» Task brief: The task calls for each record to be given again unchanged, minus any pictures.

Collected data

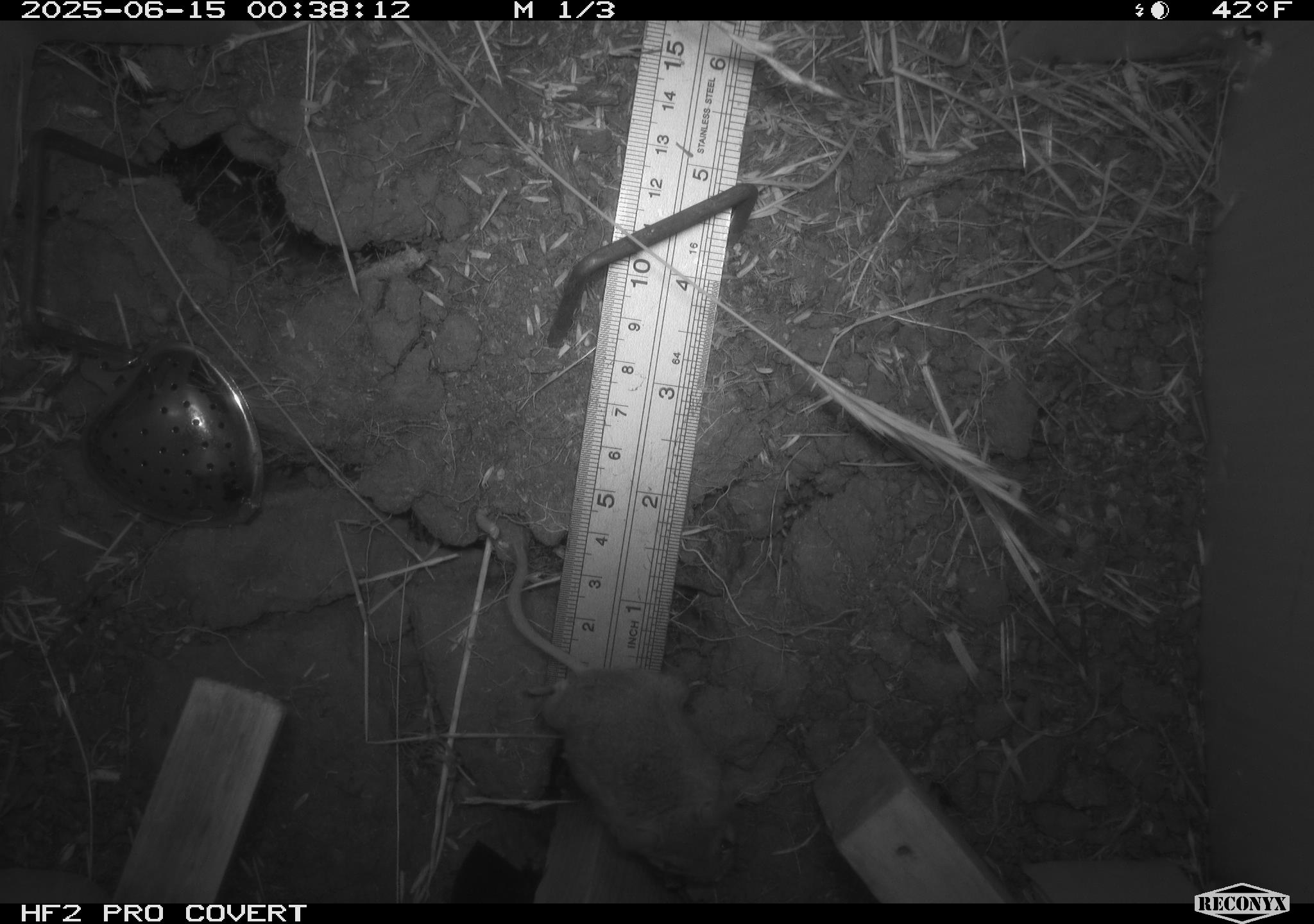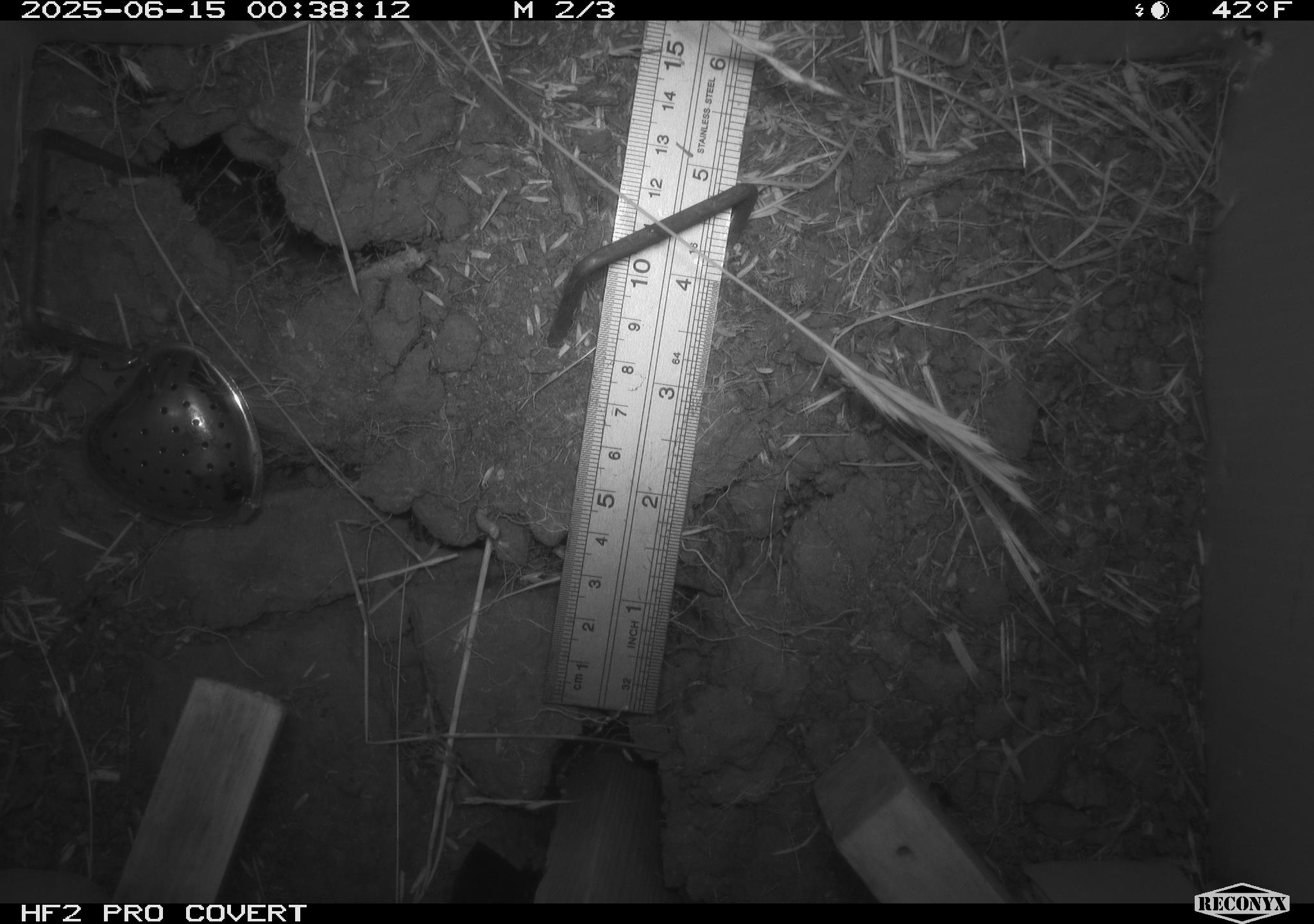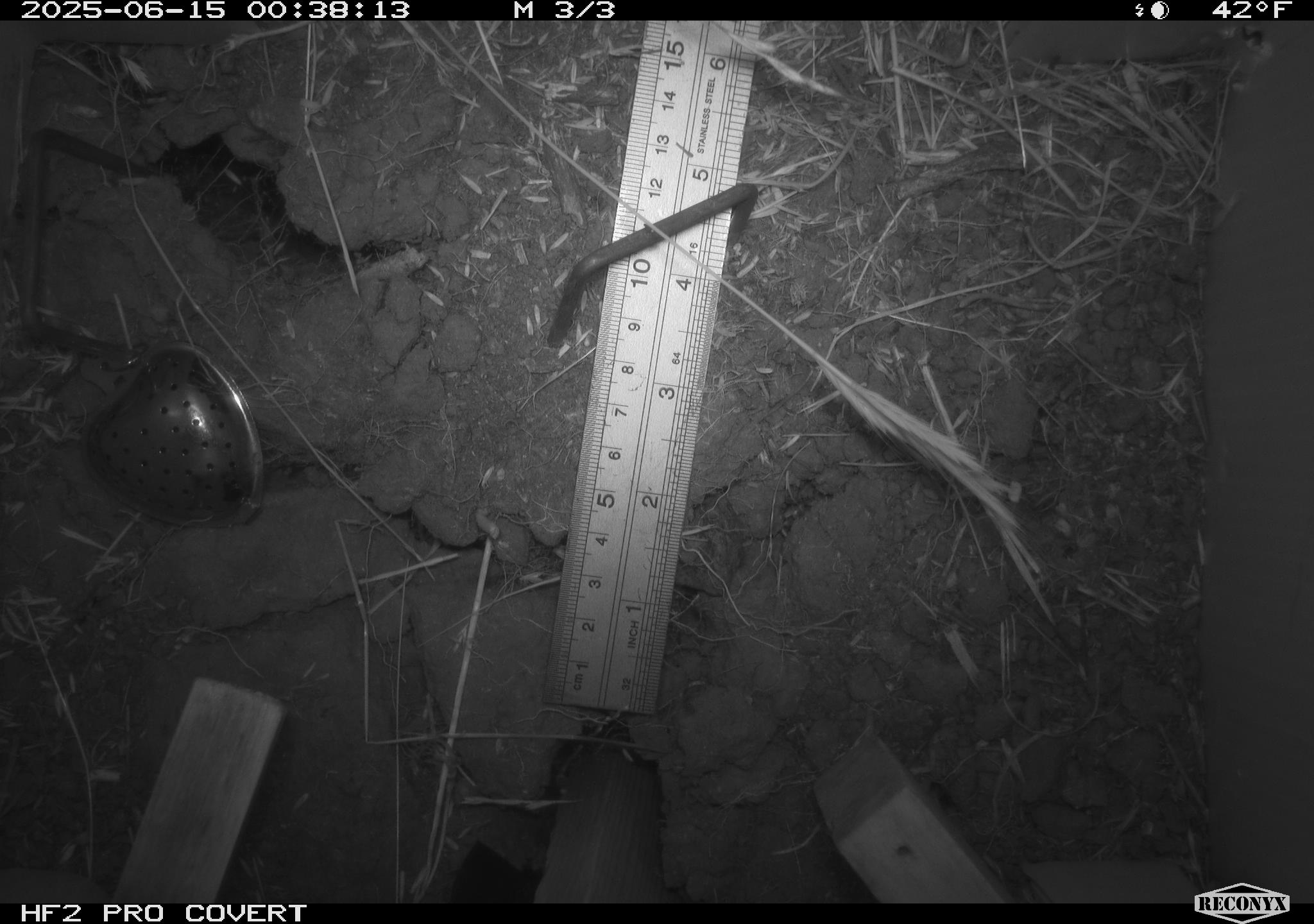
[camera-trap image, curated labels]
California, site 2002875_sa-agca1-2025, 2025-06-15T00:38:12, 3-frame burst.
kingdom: Animalia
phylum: Chordata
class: Mammalia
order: Rodentia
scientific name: Rodentia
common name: mouse species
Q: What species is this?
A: Mouse species (Rodentia).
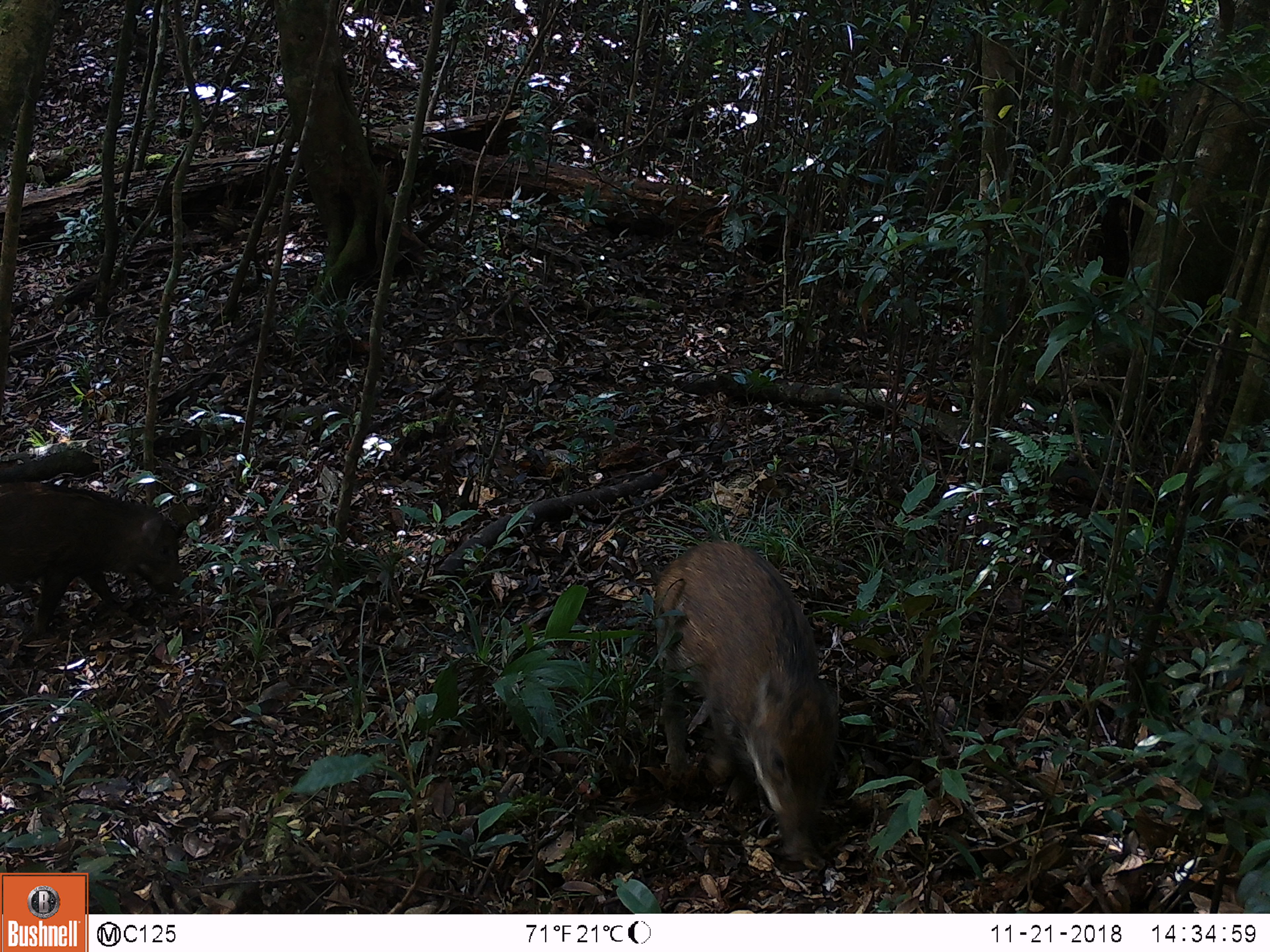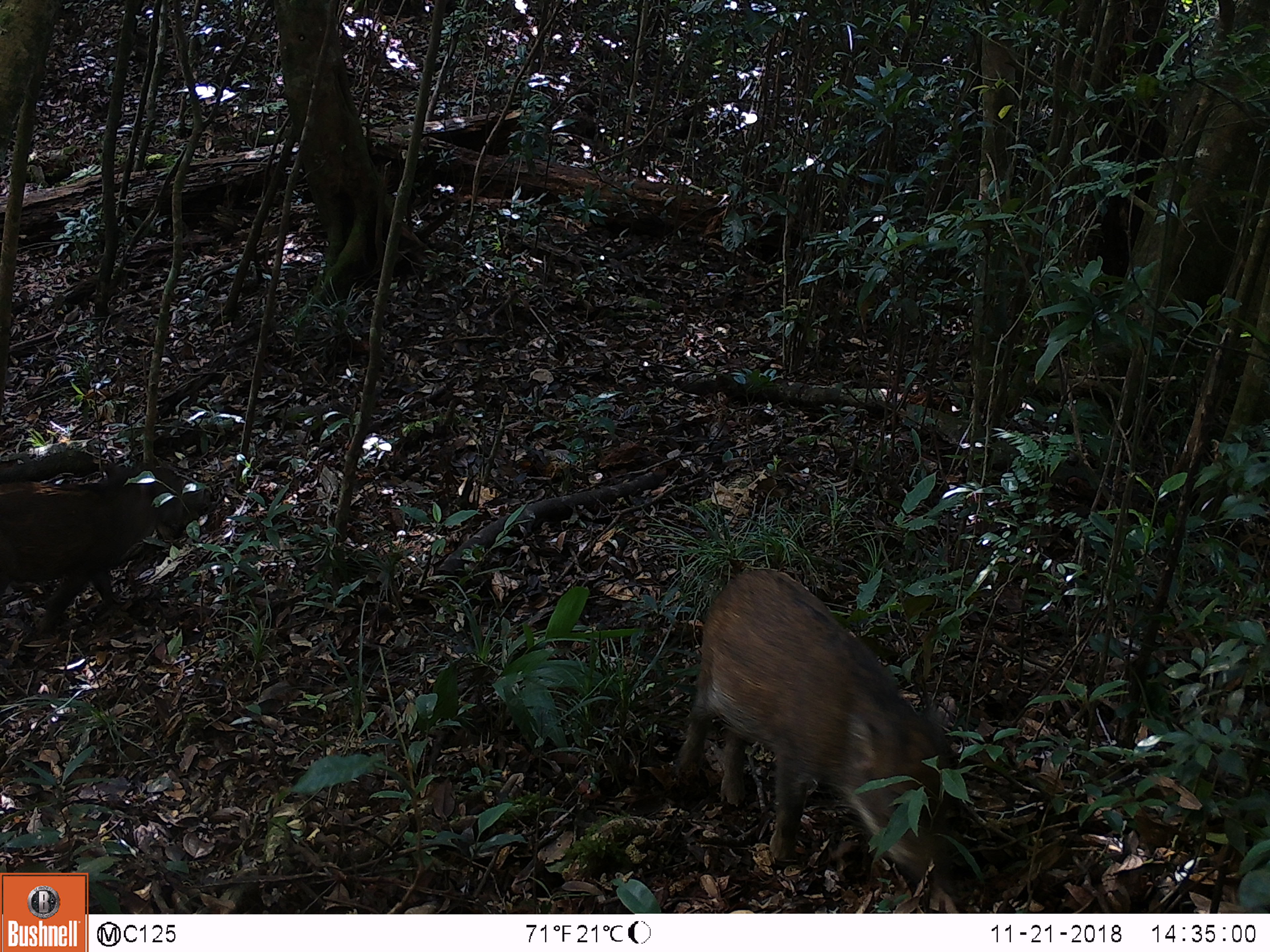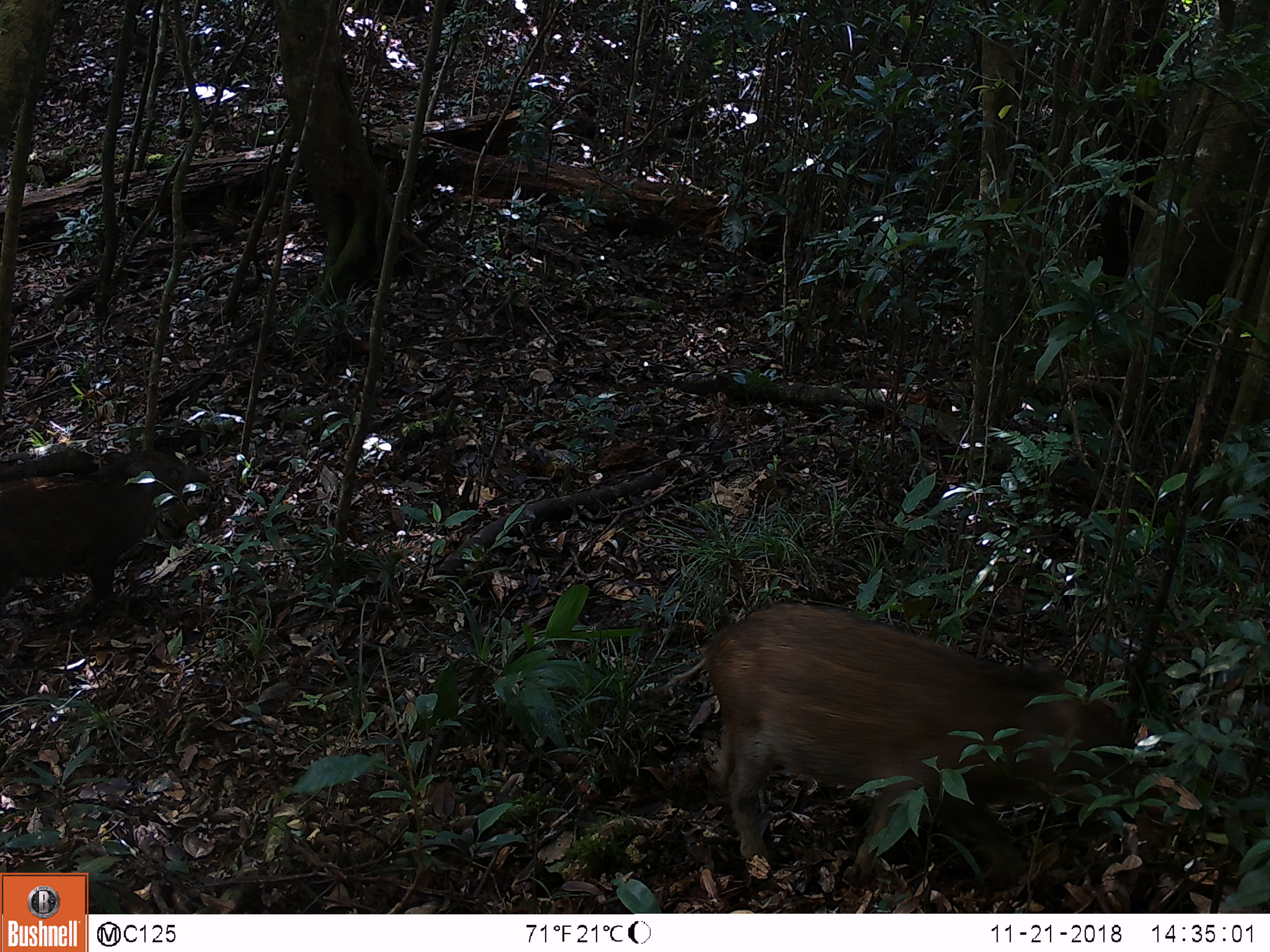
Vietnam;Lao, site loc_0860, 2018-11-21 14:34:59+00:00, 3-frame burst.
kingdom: Animalia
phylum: Chordata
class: Mammalia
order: Artiodactyla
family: Suidae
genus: Sus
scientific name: Sus scrofa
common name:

» Problem solution:
[camera-trap image, curated labels]
California, site 2002875_sa-agca1-2025, 2025-06-15T00:38:12, 3-frame burst.
kingdom: Animalia
phylum: Chordata
class: Mammalia
order: Rodentia
scientific name: Rodentia
common name: mouse species
Q: What species is this?
A: Mouse species (Rodentia).
Vietnam;Lao, site loc_0860, 2018-11-21 14:34:59+00:00, 3-frame burst.
kingdom: Animalia
phylum: Chordata
class: Mammalia
order: Artiodactyla
family: Suidae
genus: Sus
scientific name: Sus scrofa
common name:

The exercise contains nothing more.